**TASK TO CARRY OUT**
Rewrite all of the records, swapping "black plastic sheeting" for "black tarp" wherever it occurs and keeping everything else the same. Leave out the pictures.

· · ·

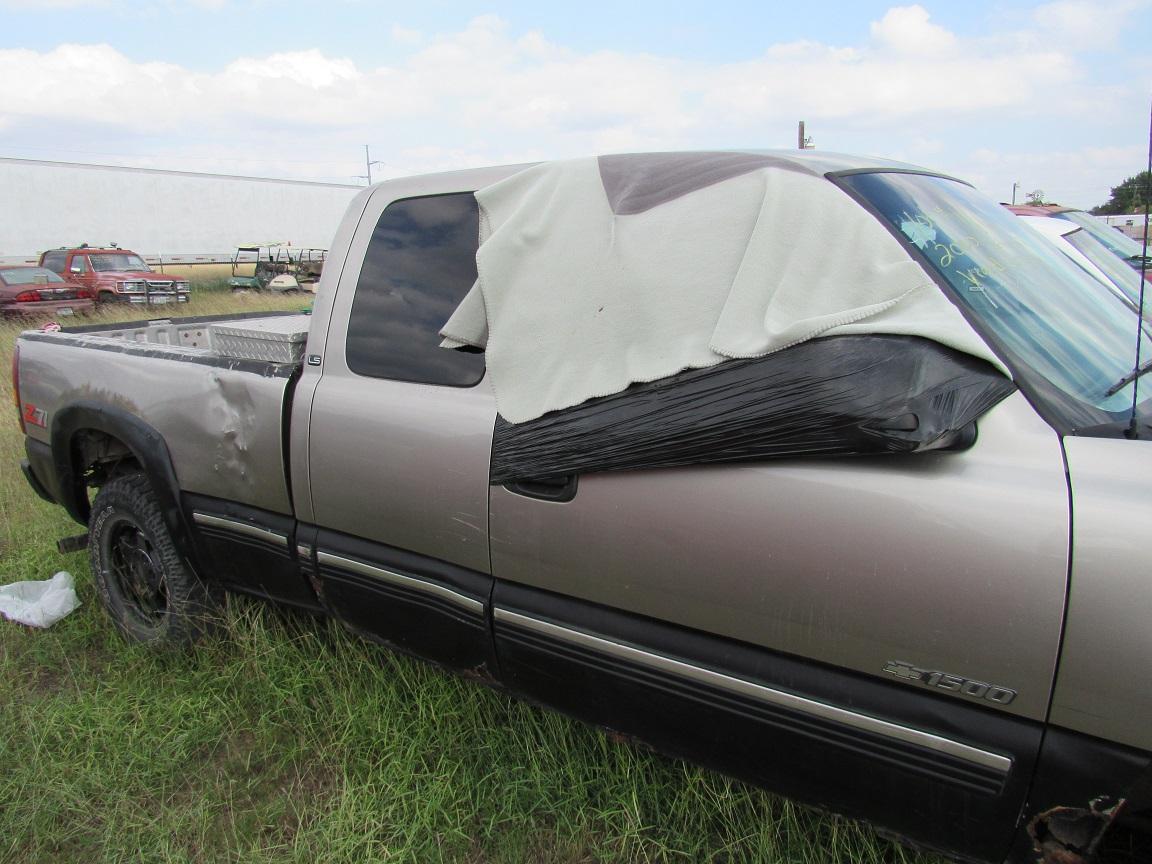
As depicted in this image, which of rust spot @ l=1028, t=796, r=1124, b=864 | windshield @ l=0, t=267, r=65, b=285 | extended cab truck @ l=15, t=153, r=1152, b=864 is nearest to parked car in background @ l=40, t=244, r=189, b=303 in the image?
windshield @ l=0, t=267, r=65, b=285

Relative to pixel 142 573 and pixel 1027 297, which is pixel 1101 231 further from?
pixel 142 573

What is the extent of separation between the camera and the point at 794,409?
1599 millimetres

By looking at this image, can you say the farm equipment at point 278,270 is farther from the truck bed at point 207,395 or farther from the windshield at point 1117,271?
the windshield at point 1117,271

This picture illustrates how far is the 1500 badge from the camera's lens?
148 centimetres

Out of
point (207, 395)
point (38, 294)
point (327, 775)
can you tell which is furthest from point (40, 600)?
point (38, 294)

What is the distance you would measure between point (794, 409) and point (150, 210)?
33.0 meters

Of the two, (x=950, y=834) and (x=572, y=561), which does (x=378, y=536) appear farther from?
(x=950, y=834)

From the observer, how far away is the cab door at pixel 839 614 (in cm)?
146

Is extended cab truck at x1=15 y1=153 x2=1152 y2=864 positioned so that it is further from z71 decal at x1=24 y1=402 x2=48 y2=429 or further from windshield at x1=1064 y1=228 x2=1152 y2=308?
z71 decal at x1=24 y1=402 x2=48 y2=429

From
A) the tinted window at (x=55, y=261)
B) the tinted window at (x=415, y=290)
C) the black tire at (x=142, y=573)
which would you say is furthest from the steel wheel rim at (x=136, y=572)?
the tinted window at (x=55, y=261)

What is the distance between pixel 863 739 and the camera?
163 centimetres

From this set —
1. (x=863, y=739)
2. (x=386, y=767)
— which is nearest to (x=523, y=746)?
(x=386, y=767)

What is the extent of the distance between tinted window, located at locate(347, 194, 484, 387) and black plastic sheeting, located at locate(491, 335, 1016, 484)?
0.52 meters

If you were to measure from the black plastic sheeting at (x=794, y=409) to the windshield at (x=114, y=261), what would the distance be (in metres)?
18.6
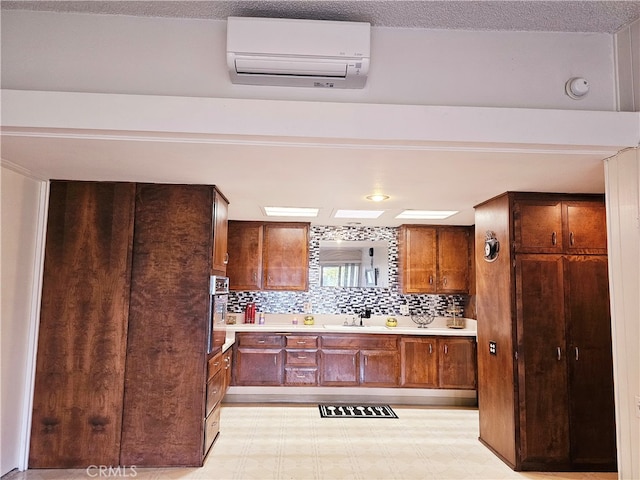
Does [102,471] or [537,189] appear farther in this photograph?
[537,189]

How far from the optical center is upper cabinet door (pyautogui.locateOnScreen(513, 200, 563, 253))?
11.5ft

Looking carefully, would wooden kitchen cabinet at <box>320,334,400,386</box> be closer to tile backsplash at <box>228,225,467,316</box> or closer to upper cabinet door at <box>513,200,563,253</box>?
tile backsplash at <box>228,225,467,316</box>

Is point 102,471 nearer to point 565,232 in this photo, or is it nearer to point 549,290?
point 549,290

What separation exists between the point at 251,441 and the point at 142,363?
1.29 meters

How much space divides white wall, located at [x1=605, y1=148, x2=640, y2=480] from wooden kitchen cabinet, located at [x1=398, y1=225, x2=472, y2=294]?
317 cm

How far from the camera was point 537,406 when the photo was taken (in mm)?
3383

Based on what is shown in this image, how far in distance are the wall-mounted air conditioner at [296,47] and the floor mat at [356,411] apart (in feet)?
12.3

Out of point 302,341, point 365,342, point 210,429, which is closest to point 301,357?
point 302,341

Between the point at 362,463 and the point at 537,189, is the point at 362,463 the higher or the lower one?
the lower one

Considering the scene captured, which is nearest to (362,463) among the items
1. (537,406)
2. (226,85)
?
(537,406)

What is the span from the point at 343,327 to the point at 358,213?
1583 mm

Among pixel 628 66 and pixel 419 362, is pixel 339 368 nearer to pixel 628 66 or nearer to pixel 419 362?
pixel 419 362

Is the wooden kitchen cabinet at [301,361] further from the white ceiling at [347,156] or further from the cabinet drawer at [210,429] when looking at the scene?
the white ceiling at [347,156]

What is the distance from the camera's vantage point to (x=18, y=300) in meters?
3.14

· · ·

**THE COMPLETED TASK**
As depicted in this image, which of rust spot @ l=1028, t=796, r=1124, b=864 | windshield @ l=0, t=267, r=65, b=285 | extended cab truck @ l=15, t=153, r=1152, b=864 is nearest to parked car in background @ l=40, t=244, r=189, b=303 in the image?
windshield @ l=0, t=267, r=65, b=285

Relative to pixel 142 573 and pixel 1027 297, which is pixel 1101 231 further from?
pixel 142 573

What is the extent of separation between the camera and the point at 794,409?
1599 millimetres

By looking at this image, can you say the farm equipment at point 278,270 is farther from the truck bed at point 207,395 or farther from the windshield at point 1117,271?
the windshield at point 1117,271

This picture illustrates how far is the 1500 badge from the camera's lens?
148 centimetres

Out of
point (207, 395)
point (38, 294)
point (327, 775)
can you tell which is furthest from point (40, 600)?
point (38, 294)

What is the distance you would measure between point (794, 409) and point (150, 210)?
33.0 meters

Of the two, (x=950, y=834) and (x=572, y=561), which does (x=378, y=536) appear farther from?
(x=950, y=834)

From the observer, how far away is the cab door at pixel 839 614 (in cm)?
146

Is extended cab truck at x1=15 y1=153 x2=1152 y2=864 positioned so that it is further from z71 decal at x1=24 y1=402 x2=48 y2=429 or further from windshield at x1=1064 y1=228 x2=1152 y2=308?
z71 decal at x1=24 y1=402 x2=48 y2=429

From
A) the tinted window at (x=55, y=261)
B) the tinted window at (x=415, y=290)
C) the black tire at (x=142, y=573)
which would you say is furthest from the steel wheel rim at (x=136, y=572)?
the tinted window at (x=55, y=261)

What is the distance between pixel 863 739 and the camera?
163 centimetres

From this set —
1. (x=863, y=739)
2. (x=386, y=767)
— which is nearest to (x=523, y=746)?
(x=386, y=767)

What is the extent of the distance between tinted window, located at locate(347, 194, 484, 387) and black tarp, located at locate(491, 335, 1016, 484)?
0.52 meters

If you were to measure from the black tarp at (x=794, y=409) to the windshield at (x=114, y=261), what would the distance be (in metres)?
18.6
Does [102,471] or [537,189] appear farther in this photograph?
[537,189]

How far from the optical center is upper cabinet door (pyautogui.locateOnScreen(513, 200, 563, 253))?
11.5ft

Looking carefully, would wooden kitchen cabinet at <box>320,334,400,386</box> be closer to tile backsplash at <box>228,225,467,316</box> or closer to upper cabinet door at <box>513,200,563,253</box>?
tile backsplash at <box>228,225,467,316</box>

Is point 102,471 nearer to point 565,232 in this photo, or is it nearer to point 549,290?
point 549,290

What separation exists between the point at 251,441 and the point at 142,363?
1.29 meters

How much space divides white wall, located at [x1=605, y1=148, x2=640, y2=480] from wooden kitchen cabinet, located at [x1=398, y1=225, x2=472, y2=294]?
317 cm

How far from the camera was point 537,406 when the photo was taken (in mm)?
3383

Based on what is shown in this image, how far in distance are the wall-mounted air conditioner at [296,47] and the floor mat at [356,411] apart (in feet)?
12.3

Out of point 302,341, point 365,342, point 210,429, which is closest to point 301,357?
point 302,341

Between the point at 362,463 and the point at 537,189, is the point at 362,463 the higher or the lower one?
the lower one

Considering the scene captured, which is nearest to (362,463) among the items
1. (537,406)
2. (226,85)
?
(537,406)

What is the span from the point at 343,327 to the point at 358,213?
1583 mm

Among pixel 628 66 and pixel 419 362, is pixel 339 368 nearer to pixel 628 66 or nearer to pixel 419 362?
pixel 419 362

Is the wooden kitchen cabinet at [301,361] further from the white ceiling at [347,156] or further from the cabinet drawer at [210,429] when looking at the scene?
the white ceiling at [347,156]

What is the distance from the camera's vantage point to (x=18, y=300) in meters?
3.14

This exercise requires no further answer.